Autumn in the Rocky Mountains can be precarious; with the weather experiencing sudden and often drastic changes. But for those unfazed by shifting weather and unafraid of unpredictable forecasts, autumn also comes with its advantages. Namely, the marvel of a fleeting, but an extraordinary event.
In mid to late September, for about two weeks only, the alpine larch trees commence their spectacular metamorphosis. The needles of this deciduous conifer transform from deep emerald green to vibrant chartreuse, then lastly a rich yellow-gold, before falling away for the winter. Although brief, this dramatic show is truly stunning and attracts nature enthusiasts from all over the world.
Below are some photos of the Larch taken Sept 19, on the hike to the Tea House on Lake Agnes, at Lake Louise.
As we reached the summit of the hike, a few light snowflakes started to fall, to the delight of the international tourists. One Dutch tourist showed concern and enquired about the forecast since she was camping in a tent. Being the bearers of bad news, we confirmed that snow overnight was indeed likely. Knowing that she was probably ill-equipped for winter camping, we suggested she make friends with an RV owner or stock up on a few boxes of hand warmers to snuggle up with.

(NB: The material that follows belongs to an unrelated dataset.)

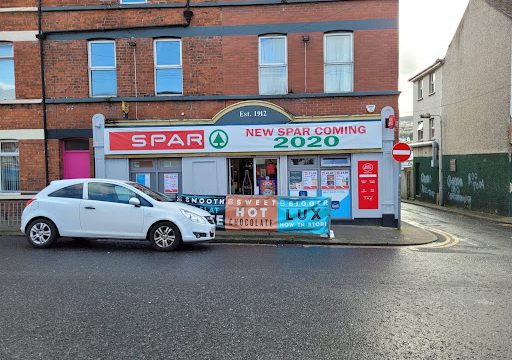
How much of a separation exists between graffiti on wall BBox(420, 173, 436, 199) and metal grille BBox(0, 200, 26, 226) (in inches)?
901

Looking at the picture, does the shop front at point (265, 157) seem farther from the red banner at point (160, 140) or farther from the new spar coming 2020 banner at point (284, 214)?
the new spar coming 2020 banner at point (284, 214)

Even as locals we couldn’t have predicted the insane amount of snow that would blanket the park that night! After all, it was still officially summer for another day… but that’s not how weather works in Canada. 32cm of snow later, we wondered how that unfortunate tourist made out.
We also came to realize how Larch Madness coined its name. You would have to be a little bit mad to risk getting caught out in a late summer snowstorm, just to witness some trees changing color. But that is what the Up North Lifestyle is all about. It is about adventure, taking a risk, and the magic that happens when you make the trek, take what comes your way, and make the most of it, no matter what.